• Task description: Copy out the lines between the one holding "Looking at the options" and the one holding "which one is", inclusive, with no changes.

··· Data provided

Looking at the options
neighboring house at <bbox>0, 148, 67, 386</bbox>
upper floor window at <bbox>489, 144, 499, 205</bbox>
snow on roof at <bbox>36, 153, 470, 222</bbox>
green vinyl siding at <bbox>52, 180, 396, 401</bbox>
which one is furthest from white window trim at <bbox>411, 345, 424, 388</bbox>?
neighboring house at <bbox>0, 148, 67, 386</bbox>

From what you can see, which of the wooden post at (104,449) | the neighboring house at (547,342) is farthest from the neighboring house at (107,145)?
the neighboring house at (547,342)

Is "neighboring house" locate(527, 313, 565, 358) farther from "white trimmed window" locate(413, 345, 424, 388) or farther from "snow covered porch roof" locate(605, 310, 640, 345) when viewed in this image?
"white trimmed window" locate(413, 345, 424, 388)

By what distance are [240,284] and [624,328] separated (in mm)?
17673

······
··· Data provided

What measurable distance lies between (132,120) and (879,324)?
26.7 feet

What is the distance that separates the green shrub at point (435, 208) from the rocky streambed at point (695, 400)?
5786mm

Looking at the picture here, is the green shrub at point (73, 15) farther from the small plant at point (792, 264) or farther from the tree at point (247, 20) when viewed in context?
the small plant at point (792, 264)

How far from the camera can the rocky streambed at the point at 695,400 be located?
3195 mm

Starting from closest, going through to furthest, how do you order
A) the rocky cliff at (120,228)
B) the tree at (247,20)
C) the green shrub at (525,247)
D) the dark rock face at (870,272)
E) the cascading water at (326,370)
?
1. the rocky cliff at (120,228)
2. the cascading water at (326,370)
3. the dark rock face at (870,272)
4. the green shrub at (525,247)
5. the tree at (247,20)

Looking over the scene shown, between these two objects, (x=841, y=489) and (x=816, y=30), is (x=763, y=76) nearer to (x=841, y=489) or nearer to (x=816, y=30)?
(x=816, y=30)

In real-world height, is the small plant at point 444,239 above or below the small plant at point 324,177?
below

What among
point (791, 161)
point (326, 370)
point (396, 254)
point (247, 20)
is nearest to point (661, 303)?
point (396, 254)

······

• Solution to this task:
Looking at the options
neighboring house at <bbox>0, 148, 67, 386</bbox>
upper floor window at <bbox>489, 144, 499, 205</bbox>
snow on roof at <bbox>36, 153, 470, 222</bbox>
green vinyl siding at <bbox>52, 180, 396, 401</bbox>
which one is furthest from white window trim at <bbox>411, 345, 424, 388</bbox>?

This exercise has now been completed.